If you have multiple nested partitions, the syntax is:
describe formatted table_name partition (day=123,hour=2);
If you want to know the location of files you're reading, use
SELECT INPUT__FILE__NAME, BLOCK__OFFSET__INSIDE__FILE FROM <table> WHERE <part_name> = '<part_key>'
Then you get
hdfs:///user/hive/warehouse/<db>/<table>/<part_name>=<part_key>/000000_0.snappy, 0
hdfs:///user/hive/warehouse/<db>/<table>/<part_name>=<part_key>/000000_1.snappy, 0
This is the format of the command I use to get the exact HDFS location of a specific partition in a specific table:
show table extended like flight_context_fused_record partition(date_key='20181013', partition_id='P-DUK2nESsv', custom_partition_1='ZMP');
In the command above, the partition spec consists of three separate fields. Your example may have more or less.
See results below. Notice the "location:" field shows the HDFS folder location.

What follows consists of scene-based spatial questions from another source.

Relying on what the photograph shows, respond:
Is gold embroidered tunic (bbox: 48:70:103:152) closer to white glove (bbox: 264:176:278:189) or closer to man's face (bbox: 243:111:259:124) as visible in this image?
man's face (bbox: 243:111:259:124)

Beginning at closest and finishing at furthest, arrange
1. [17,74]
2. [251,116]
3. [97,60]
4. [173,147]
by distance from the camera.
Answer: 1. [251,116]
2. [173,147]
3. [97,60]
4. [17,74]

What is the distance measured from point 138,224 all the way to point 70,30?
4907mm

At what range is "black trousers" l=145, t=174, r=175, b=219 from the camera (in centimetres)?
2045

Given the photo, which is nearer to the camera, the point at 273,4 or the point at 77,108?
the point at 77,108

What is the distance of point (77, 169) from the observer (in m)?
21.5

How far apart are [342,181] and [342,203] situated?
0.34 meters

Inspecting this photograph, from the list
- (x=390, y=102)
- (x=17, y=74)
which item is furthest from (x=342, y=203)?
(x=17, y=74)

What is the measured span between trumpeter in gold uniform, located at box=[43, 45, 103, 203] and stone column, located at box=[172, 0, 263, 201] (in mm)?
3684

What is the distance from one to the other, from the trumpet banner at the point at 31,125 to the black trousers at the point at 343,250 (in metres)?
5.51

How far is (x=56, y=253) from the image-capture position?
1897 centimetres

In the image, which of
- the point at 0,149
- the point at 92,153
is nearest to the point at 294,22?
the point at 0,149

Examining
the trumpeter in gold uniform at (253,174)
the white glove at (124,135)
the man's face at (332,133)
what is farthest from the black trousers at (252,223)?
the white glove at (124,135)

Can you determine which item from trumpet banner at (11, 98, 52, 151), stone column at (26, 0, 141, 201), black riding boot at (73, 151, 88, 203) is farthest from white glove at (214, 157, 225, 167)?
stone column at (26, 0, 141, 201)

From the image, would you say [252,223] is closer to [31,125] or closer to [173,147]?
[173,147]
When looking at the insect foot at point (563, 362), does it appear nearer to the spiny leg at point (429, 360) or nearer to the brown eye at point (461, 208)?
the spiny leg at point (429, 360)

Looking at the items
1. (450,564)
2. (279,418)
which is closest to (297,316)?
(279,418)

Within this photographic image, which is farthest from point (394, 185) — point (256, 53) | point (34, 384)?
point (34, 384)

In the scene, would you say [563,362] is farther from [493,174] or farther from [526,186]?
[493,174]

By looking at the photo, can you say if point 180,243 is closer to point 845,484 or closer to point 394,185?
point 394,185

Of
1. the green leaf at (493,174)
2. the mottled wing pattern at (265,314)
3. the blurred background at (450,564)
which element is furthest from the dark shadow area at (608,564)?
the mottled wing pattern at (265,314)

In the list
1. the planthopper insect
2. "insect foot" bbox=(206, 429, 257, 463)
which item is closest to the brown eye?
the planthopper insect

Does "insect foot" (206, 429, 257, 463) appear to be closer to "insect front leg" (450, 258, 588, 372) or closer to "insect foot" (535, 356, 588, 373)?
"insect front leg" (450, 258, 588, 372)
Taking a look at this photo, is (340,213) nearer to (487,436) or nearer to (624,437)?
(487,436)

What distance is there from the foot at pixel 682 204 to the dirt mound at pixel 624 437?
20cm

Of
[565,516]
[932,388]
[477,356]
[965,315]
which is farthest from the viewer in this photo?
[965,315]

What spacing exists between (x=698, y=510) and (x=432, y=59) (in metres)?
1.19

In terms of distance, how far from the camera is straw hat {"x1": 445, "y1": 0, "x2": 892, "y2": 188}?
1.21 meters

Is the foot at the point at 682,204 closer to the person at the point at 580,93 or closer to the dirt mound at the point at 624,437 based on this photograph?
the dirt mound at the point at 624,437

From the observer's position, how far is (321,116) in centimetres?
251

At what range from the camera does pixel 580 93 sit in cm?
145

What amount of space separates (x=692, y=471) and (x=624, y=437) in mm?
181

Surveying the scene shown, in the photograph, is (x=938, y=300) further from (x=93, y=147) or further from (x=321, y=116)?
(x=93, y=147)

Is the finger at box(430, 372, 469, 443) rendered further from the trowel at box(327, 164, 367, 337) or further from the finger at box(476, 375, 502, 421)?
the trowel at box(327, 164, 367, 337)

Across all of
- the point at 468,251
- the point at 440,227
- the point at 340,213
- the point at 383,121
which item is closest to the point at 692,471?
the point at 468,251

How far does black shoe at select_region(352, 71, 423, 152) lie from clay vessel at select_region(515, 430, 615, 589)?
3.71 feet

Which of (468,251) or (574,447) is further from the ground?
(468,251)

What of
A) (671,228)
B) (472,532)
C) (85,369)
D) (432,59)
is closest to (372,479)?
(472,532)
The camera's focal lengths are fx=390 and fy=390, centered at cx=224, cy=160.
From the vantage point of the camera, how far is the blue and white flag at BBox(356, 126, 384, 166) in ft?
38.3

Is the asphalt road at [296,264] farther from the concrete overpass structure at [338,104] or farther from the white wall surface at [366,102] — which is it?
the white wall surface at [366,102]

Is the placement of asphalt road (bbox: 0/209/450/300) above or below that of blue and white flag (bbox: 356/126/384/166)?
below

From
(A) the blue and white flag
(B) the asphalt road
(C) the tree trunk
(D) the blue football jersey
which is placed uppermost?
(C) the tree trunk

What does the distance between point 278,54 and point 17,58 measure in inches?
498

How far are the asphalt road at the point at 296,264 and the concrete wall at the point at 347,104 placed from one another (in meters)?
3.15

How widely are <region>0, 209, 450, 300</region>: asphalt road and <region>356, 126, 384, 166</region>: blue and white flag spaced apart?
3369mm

hive (nva_test)> show table extended like flight_context_fused_record partition(date_key='20181013', partition_id='P-DUK2nESsv', custom_partition_1='ZMP');
OK
tableName:flight_context_fused_record
owner:nva-prod
location:hdfs://hdp1-ha/tmp/vfisher/cms-context-acquisition-2019-06-13/FlightContextFusedRecord/2018/10/13/ZMP/P-DUK2nESsv
inputformat:org.apache.hadoop.hive.ql.io.parquet.MapredParquetInputFormat
outputformat:org.apache.hadoop.hive.ql.io.parquet.MapredParquetOutputFormat
columns:struct columns { string primary_key, string facility, string position, i32 dalr_channel, i64 start_time_unix_millis, i64 end_time_unix_millis, string foreign_key_to_audio_segment, struct<on_frequency_flight_list:list<struct<acid:string,ac_type:string>>,transfer_list:list<struct<primary_key:string,acid:string,data_id:string,ac_type:string,from_facility:string,from_position:string,transition_time:i64,transition_time_start:i64,transtition_time_end:i64,to_facility:string,to_position:string,source:string,source_info:string,source_time:i64,confidence:double,confidence_description:string,uuid:string>>,source_list:list<string>,domain:string,domains:list<string>> flight_context}
partitioned:true
partitionColumns:struct partition_columns { i32 date_key, string partition_id, string custom_partition_1}
totalNumberFiles:1
totalFileSize:247075687
maxFileSize:247075687
minFileSize:247075687
lastAccessTime:1561122938361
lastUpdateTime:1561071155639
The generic form of the command (taking out my specific values and putting in argument specifiers) looks like this:
show table extended like <your table name here> partition(<your partition spec here>);
you can simply do this:
DESC FORMATTED tablename PARTITION (yr_no='y2019');
OR
DESC EXTENDED tablename PARTITION (yr_no='y2019');
You can get the location of the Hive partitions on HDFS by running any of the following Hive commands.
DESCRIBE FORMATTED tbl_name PARTITION(dt=20131023);
SHOW TABLE EXTENDED LIKE tbl_name PARTITION(dt=20131023);
Alternatively, you can also get by running HDFS list command
hdfs dfs -ls <your Hive store location>/<tablename>
Link: Hive show or list all partitions
Thanks,
NNK
You can get this info via Hive Metastore Thrift protocol, e.g. with hmsclient library:
Hive cli:
hive> create table test_table_with_partitions(f1 string, f2 int) partitioned by (dt string);
OK
Time taken: 0.127 seconds
hive> alter table test_table_with_partitions add partition(dt=20210504) partition(dt=20210505);
OK
Time taken: 0.152 seconds
Python cli:
>>> with client as c:
... partition = c.get_partition_by_name(db_name='default',
tbl_name='test_table_with_partitions',
part_name='dt=20210504')
...
>>> partition.sd.location
'hdfs://hdfs.master.host:8020/user/hive/warehouse/test_table_with_partitions/dt=20210504'